Last Sunday Jesus rode into Jerusalem on a donkey. He came as the Messiah who was less than what everyone expected. He was greeted first, last Sunday, by the enthusiasm of his followers, but by Monday he was already beginning not to make friends. He walked into the temple and criticized the people and the Jewish leaders for how polluted their worship had become. He turned over tables and he cracked a whip and explained that the temple — his Father’s house — was to be a house of prayer for all nations, not a money-making enterprise.
Then on Tuesday he walked in and out of debates with the Jewish leaders as they tried over and over again to stump him with questions. Then on Wednesday — Spy Wednesday — Judas Iscariot, one of the twelve disciples, slipped away to visit the Jewish leaders and he asked them, “What will you pay me if I hand Jesus over to you?”
They said they would give him thirty pieces of silver, which is around 200 bucks, and Judas took the money.
Then on Thursday late in the night, after Jesus had shared the Passover meal with his disciples, and after sweating drops of blood and praying with agony in the Garden, Judas walked up to Jesus leading a mob of men with swords and clubs, and they seized Jesus. And then the disciples — all the disciples — deserted Jesus and fled.
And then as Thursday night became early Friday morning, Peter denied Jesus three times; the Jewish leaders issued Jesus the sentence of death; the Roman governor Pilate played the coward and delivered Jesus over to the will of the people who shouted for his crucifixion.
By noon on Friday Jesus hung on a cross gasping for air. The land was in complete darkness. And as he was taking in his final breaths people walked past him and derided him, mocked him, reviled him.

Objectives
A - Rewrite the Holy Week account above starting at "Then on Thursday" and ending at "for his crucifixion.", swapping "mob" for "crowd".
B - Put this sentence from the Holy Week account into Spanish: "By noon on Friday Jesus hung on a cross gasping for air."

Dataset section
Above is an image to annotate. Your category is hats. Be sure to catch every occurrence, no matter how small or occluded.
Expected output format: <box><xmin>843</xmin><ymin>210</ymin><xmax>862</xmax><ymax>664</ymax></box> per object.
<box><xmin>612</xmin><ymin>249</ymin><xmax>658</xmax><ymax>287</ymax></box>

Final answers
A -
Then on Thursday late in the night, after Jesus had shared the Passover meal with his disciples, and after sweating drops of blood and praying with agony in the Garden, Judas walked up to Jesus leading a crowd of men with swords and clubs, and they seized Jesus. And then the disciples — all the disciples — deserted Jesus and fled.
And then as Thursday night became early Friday morning, Peter denied Jesus three times; the Jewish leaders issued Jesus the sentence of death; the Roman governor Pilate played the coward and delivered Jesus over to the will of the people who shouted for his crucifixion.

B - Para el mediodía del viernes, Jesús colgaba de una cruz, jadeando por aire.